----- 文章 -----
为什么呢,在于trx->n_autoinc_rows和prebuilt->autoinc_last_value这两个变量
由于新的InnoDB自增id的策略,在多行插入的时候为了减少自增id的锁堵塞,所以会一次生成一个大于auto_increment_offset跨度的id序列,trx->n_autoinc_rows表示就是这个序列的大小
prebuilt->autoinc_last_value表示的是这个表的这个序列的最后一个值
1.第一个条件不满足
大家注意到了n_autoinc_rows是在trx上的,autoinc_last_value是在prebuilt上的,trx又是在THD上的.这就导致多表自增的时候一个表生成的n_autoinc_rows,可能会作用于两个表上.
比如nb_desired_values=2而实际只插入了一条记录,那么循环后trx->n_autoinc_rows = 1 那么换成另一个表的时候后trx->n_autoinc_rows = 1,那么第一个条件就不满足.
-----
练习题目 A: 请说出记录中有多少行含有字符串“nearer”，只写出数字。
练习题目 B: 请接着这篇讲InnoDB自增id的文章往下写，从它的最后一句之后开始续写。
这篇文章与记录之间没有任何关系。
----- 所给条目 -----
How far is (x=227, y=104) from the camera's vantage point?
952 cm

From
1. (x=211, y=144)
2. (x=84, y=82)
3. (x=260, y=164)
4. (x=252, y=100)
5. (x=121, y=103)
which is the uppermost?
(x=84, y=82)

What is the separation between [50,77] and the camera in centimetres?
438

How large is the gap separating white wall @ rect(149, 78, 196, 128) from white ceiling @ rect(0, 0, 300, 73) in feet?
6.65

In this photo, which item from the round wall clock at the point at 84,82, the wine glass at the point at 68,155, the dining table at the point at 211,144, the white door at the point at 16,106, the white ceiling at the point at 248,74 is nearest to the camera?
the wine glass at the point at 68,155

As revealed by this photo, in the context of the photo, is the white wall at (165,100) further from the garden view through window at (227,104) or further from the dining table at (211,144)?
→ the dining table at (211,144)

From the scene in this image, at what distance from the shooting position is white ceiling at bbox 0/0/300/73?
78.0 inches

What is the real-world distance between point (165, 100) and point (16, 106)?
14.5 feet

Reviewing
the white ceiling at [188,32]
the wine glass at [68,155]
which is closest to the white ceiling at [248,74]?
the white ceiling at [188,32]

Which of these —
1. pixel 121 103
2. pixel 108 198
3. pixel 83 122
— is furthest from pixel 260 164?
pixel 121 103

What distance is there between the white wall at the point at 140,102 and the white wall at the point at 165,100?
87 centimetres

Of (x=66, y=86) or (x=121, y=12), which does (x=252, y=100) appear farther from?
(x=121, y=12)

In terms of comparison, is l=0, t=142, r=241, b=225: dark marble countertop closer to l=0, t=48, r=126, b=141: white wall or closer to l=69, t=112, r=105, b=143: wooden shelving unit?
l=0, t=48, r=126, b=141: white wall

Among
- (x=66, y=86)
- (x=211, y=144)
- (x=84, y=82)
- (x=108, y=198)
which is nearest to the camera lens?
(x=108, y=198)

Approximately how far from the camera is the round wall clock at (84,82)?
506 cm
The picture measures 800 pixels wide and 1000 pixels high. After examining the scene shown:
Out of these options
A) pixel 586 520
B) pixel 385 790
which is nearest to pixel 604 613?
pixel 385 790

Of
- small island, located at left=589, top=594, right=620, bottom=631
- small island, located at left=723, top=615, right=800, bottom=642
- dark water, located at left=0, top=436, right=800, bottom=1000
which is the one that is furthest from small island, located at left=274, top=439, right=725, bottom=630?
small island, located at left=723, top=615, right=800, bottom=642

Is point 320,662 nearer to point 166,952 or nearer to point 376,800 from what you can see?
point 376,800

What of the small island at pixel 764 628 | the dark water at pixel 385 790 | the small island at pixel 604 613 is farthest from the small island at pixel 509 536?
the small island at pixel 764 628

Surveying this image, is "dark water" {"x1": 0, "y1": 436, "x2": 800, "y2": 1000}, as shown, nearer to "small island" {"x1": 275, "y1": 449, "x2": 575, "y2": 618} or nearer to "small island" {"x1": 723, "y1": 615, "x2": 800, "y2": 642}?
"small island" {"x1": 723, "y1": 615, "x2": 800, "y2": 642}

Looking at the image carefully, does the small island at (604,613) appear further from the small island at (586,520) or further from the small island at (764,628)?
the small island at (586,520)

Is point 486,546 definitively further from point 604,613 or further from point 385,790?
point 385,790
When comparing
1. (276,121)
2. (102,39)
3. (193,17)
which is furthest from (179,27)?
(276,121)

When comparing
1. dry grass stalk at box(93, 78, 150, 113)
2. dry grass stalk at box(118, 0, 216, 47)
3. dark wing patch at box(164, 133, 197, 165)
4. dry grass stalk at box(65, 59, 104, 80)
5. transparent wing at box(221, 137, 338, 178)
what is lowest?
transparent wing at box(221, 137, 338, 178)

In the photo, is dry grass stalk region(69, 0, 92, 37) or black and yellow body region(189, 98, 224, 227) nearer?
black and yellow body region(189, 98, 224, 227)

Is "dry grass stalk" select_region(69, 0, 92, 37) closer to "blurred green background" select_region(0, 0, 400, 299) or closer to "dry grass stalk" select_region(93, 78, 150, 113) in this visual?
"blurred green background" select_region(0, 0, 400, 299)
-----
回答 A: 3

回答 B:
2.第二个条件不满足
而第二个条件,即当第二个表也有自增过之后
/* Compute the last value in the interval */ next_value = innobase_next_autoinc( current, need, offset, col_max_value); prebuilt->autoinc_last_value = next_value;
prebuilt->autoinc_last_value必然是大于0的,就是有错误,*first_value=0 最后prebuilt->autoinc_last_value也会等于1,那么这个时候第二个条件也会不满足!
3.第三个条件不满足
而当*first_value=0 时,第三个条件自然也是满足不了的.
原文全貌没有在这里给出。